The comments at Bertalan’s Facebook post pointed me to Feedheads, a Facebook app to share Google Reader items.
Here’s the problem – I don’t share individual items in Google Reader. Most of my tags are public by default (here’s bioinformatics for example) and if I like a post, I star it (and the starred list is public too). These apps for sharing feeds would be much more useful if they aggregated my starred items and/or all posts under a tag, IMHO.
Like most bloggers, I keep an eye on my blog statistics (and try not to get too obsessive about it).
I frequently see a spike when Genome Technology Online link to one of my posts. The previous post, on Facebook apps for scientists, resulted in my biggest spike ever – 798 views in a day. Somewhat surprising at first, given that it was a short, uninformative post linking to a far better blog article (Bertalan, I hope that you received some traffic!)
What this tells me is not that my post was great, but that people are very interested in what Facebook (and perhaps social networks in general) can do for scientists.

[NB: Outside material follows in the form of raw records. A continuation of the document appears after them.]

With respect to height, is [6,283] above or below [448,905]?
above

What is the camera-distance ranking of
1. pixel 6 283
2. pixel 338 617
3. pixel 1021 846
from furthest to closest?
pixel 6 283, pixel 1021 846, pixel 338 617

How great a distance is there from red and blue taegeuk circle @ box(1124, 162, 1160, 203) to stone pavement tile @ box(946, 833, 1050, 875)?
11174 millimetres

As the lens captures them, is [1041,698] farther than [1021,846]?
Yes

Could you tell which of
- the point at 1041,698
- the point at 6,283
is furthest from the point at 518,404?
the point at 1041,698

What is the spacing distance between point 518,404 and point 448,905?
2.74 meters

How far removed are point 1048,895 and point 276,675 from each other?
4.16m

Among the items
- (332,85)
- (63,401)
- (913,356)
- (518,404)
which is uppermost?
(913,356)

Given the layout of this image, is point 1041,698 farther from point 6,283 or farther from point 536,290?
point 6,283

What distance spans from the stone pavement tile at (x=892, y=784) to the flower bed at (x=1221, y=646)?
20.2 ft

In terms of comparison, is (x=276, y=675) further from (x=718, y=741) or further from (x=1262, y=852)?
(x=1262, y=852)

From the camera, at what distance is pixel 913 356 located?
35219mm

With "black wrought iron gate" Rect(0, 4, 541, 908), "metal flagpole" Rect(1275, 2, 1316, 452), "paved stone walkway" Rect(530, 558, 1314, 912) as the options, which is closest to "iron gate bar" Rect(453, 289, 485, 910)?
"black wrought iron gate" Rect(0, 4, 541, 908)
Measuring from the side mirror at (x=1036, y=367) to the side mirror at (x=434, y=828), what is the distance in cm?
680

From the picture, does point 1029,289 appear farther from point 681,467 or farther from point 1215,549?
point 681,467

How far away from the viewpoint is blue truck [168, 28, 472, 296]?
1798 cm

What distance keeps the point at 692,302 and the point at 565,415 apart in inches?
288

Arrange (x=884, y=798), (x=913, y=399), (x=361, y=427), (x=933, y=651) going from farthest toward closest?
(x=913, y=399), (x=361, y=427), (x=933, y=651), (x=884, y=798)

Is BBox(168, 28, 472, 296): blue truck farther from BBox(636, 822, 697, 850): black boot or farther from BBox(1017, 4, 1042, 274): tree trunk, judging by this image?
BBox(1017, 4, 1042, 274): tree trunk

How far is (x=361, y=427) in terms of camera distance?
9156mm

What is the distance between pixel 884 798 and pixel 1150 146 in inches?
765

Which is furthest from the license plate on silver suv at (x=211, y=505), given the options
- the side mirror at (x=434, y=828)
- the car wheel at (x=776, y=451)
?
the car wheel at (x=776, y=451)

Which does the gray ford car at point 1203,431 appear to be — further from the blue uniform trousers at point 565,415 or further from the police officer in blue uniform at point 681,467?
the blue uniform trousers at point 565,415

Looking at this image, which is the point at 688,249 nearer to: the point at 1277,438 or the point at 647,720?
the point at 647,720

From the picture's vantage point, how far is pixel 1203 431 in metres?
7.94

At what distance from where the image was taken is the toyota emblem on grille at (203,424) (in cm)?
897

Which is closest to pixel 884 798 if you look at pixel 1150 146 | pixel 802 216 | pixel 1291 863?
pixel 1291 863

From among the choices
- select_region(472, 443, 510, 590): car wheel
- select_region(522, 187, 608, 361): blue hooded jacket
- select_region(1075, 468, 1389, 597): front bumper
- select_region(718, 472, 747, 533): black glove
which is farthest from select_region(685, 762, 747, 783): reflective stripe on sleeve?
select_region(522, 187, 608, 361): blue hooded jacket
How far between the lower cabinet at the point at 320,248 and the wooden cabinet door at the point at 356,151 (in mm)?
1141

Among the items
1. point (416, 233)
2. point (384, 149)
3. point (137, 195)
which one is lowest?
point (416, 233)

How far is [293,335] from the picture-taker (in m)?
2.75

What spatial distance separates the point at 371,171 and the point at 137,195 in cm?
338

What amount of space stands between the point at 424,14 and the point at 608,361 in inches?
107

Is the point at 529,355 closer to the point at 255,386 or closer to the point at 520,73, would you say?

Next question: what should we (the “web 2.0 for science” community) be doing better to capitalise on that interest?
Via Nodalpoint: we now have a Nodalpoint Facebook group.
This inspired me to give Facebook another try – there was an awful lot of bright flashing colours and a bit of a MySpace feel to it last time I registered, which was enough to make me deregister immediately. Things seem to have improved. Not sure that I’ll be hanging out there very much, but here I am.
Facebook doesn’t seem to distinguish much between “friends” as in people you’ve had a beer with at least once and “friends” as in people you know from online activity. If I recognised you from somewhere, I sent a friend request but I won’t be offended if you decline!